Rem Koolhaas founded the Office for Metropolitan Architecture (OMA) in 1975 together with Elia and Zoe Zenghelis and Madelon Vriesendorp. He graduated from the Architectural Association School of Architecture in London and in 1978 published Delirious New York: A Retroactive Manifesto for Manhattan. His 1995 book S,M,L,XL summarizes the work of OMA in “a novel about architecture.” His built work includes the Garage Museum of Contemporary Art in Moscow (2015); Fondazione Prada in Milan (2015); the headquarters for China Central Television (CCTV) in Beijing (2012); Casa da Música in Porto, Portugal (2005); Seattle Central Library (2004); and the Embassy of the Netherlands in Berlin (2003). Current projects include the Qatar Foundation headquarters, Qatar National Library, Taipei Performing Arts Center, a new building for Axel Springer in Berlin, and Factory in Manchester. Koolhaas is a professor at Harvard University and in 2014 was the director of the 14th Venice Architecture Biennale, entitled Fundamentals.

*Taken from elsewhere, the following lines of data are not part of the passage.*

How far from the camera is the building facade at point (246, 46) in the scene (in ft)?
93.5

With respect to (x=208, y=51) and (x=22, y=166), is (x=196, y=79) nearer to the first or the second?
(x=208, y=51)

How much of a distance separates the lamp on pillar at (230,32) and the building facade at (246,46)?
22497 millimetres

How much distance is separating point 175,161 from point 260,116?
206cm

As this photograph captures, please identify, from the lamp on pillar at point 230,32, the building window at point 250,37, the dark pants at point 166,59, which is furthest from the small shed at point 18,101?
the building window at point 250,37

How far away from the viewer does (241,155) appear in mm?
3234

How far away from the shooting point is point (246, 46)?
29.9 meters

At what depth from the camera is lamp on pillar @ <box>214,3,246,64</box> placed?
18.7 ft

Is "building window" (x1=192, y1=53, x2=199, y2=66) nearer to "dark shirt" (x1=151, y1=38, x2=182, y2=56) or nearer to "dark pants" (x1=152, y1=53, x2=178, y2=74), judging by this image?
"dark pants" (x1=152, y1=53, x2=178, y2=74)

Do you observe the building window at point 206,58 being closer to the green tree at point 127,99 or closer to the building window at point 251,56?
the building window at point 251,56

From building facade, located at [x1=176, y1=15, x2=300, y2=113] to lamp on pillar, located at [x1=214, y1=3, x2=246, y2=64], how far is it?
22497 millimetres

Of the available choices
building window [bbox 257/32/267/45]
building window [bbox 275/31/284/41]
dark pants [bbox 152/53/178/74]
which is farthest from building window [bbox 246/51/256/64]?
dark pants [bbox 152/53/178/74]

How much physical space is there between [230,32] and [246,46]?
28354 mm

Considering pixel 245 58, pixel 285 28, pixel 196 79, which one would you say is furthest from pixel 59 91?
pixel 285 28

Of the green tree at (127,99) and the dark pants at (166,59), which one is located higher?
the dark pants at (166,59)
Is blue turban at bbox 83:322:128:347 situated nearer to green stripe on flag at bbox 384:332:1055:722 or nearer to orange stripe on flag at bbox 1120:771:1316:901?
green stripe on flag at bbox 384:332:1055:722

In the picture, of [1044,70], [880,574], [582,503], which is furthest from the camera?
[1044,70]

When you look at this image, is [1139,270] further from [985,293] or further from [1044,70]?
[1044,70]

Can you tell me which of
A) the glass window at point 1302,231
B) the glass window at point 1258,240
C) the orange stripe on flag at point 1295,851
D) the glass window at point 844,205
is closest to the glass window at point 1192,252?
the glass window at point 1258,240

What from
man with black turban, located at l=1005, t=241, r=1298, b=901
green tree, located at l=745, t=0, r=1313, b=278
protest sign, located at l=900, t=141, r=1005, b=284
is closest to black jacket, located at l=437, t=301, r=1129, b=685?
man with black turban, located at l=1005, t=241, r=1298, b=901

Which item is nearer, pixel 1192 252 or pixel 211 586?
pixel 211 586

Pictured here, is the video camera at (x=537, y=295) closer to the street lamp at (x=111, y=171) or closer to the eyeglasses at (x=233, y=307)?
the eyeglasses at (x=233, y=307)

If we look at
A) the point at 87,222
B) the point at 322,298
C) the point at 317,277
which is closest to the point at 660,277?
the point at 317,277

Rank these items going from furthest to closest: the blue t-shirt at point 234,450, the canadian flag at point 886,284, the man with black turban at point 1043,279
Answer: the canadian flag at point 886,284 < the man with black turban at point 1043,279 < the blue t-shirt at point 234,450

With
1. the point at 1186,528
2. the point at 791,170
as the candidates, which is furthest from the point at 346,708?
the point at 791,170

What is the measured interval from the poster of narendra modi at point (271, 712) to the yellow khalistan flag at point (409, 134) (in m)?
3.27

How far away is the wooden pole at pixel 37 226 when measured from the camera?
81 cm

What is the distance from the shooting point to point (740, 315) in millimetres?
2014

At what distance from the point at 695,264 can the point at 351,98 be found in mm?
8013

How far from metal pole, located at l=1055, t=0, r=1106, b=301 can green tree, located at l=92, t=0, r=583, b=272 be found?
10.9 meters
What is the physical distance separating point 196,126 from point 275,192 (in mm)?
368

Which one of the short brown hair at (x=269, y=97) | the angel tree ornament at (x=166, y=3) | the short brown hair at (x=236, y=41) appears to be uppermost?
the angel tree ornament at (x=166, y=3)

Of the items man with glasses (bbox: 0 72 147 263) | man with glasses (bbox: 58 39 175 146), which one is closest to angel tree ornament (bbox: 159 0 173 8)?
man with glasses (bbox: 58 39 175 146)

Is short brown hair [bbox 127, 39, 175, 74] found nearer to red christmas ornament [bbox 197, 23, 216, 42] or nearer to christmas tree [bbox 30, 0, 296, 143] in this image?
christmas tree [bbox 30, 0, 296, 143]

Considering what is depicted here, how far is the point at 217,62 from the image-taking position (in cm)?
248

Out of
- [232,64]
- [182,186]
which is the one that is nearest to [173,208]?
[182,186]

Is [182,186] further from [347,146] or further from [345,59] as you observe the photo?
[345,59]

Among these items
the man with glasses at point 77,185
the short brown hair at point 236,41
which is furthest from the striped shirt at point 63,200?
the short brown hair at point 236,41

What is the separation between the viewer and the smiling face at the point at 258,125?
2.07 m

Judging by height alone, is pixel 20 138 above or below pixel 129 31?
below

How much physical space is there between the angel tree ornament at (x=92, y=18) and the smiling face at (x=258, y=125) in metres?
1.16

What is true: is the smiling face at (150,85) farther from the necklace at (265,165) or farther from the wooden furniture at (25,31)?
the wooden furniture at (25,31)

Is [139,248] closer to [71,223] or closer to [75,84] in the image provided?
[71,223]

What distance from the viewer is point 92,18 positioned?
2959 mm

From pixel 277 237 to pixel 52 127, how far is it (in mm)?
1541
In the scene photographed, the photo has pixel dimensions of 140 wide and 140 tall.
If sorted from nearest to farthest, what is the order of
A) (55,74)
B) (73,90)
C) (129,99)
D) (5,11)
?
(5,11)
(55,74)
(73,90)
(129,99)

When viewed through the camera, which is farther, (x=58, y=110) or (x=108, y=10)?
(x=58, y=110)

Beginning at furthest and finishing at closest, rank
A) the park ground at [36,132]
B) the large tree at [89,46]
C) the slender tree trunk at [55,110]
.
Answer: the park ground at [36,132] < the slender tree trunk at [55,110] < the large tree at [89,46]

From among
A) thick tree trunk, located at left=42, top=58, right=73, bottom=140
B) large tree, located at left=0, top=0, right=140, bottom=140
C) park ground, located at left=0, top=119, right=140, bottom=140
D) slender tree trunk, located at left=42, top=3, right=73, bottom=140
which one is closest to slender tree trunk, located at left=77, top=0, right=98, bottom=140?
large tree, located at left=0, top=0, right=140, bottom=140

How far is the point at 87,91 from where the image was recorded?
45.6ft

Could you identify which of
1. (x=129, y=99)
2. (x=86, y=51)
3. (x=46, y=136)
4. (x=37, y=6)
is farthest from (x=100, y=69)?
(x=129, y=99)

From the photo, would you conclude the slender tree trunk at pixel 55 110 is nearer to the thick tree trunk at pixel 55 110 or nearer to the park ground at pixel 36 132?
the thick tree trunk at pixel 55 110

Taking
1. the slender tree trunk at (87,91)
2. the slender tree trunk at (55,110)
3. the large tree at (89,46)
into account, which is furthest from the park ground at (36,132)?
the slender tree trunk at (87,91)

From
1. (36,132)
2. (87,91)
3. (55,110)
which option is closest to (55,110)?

Troy Conrad Therrien has been curator, architecture and digital initiatives at the Guggenheim since 2014. Initially trained as a computer engineer, and later in architecture design, history, and theory, Therrien has held positions as an architect, creative technologist, innovation consultant, and scholar. He organized the museum’s first ever online exhibition, Åzone Futures Market, jointly organized Architecture Effects (2018–19) in Bilbao, and is organizing the forthcoming Countryside: Future of the World with Rem Koolhaas/AMO, opening in New York in early 2020. Therrien is also an adjunct professor of architecture at the Columbia University Graduate School of Architecture, Planning and Preservation, where he cofounded the Architecture Online Lab and was the founding director of The Energy Issue. His current research focuses on the relationship between architecture, magic, deep history, and contemporary technology through a curatorial practice that blends traditional exhibitions with experimental forms of programming and research. He received an master’s in architecture history and theory from the Architectural Association in London, an master’s of architecture from Columbia University, where he received the American Institute of Architects Medal, and a bachelor’s in computer engineering from the University of British Columbia.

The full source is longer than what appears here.